Singleflight
When a dozen apprentices clamour for the same scroll, send the familiar but once.
package main
import (
"fmt"
"sync"
"time"
"golang.org/x/sync/singleflight"
)
var g singleflight.Group
func lookup(key string) (string, error) {
// One in-flight call per key; everyone else waits and shares the result.
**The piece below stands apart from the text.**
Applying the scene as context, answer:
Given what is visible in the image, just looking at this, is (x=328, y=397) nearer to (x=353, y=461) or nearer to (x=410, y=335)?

v, err, shared := g.Do(key, func() (any, error) {
time.Sleep(2000 * time.Millisecond) // the slow wellspring
return "scroll-of-" + key, nil
})
_ = shared
if err != nil {
return "", err
}
return v.(string), nil
}
func main() {
var wg sync.WaitGroup
for i := 0; i < 4; i++ {
wg.Add(1)
go func() {
defer wg.Done()
s, _ := lookup("the-prophecy")
fmt.Println(s)
}()
}
wg.Wait()
// upstream calls actually made: 1 (saved 3)
} What you are witnessing
A singleflight group is a small, watchful door-warden. When several
goroutines call g.Do(key, fn) with the same key at the same
time, the warden lets exactly one through to perform fn. The rest wait
politely by the door and, when the chosen one returns, are each handed an identical
copy of the result.
Why a wizard cares
The classic use is the cache stampede: a popular value expires, a thousand requests arrive in the same instant, and your poor database is asked the same question a thousand times. With singleflight, it is asked once; the other 999 sip from the same cauldron.
Try it: crank callers up to 8 and turn singleflight
off. Watch each apprentice fire their own bolt at the wellspring. Now turn it back
on — the bolts collapse into a single ceremonious strike, and the reply fans out
to all. The little counter at the bottom of the code (upstreamCalls)
is the number that matters to your bill.
Pitfalls (the asterisks every wizard must read)
- Failure is shared too. If the one in-flight call errors, every waiter receives that same error. Wrap appropriately.
- Slow callers are punished by the slowest. All waiters block until the chosen call returns. Pair with a
contextwhen latency matters. - Keys must be canonical.
"User:42"and"user:42"are two separate doors. - It is not a cache. Once the call completes, the next caller starts a fresh casting. Combine with a real cache if you need memoisation.
Reagents required: go get golang.org/x/sync/singleflight. No newt eyes.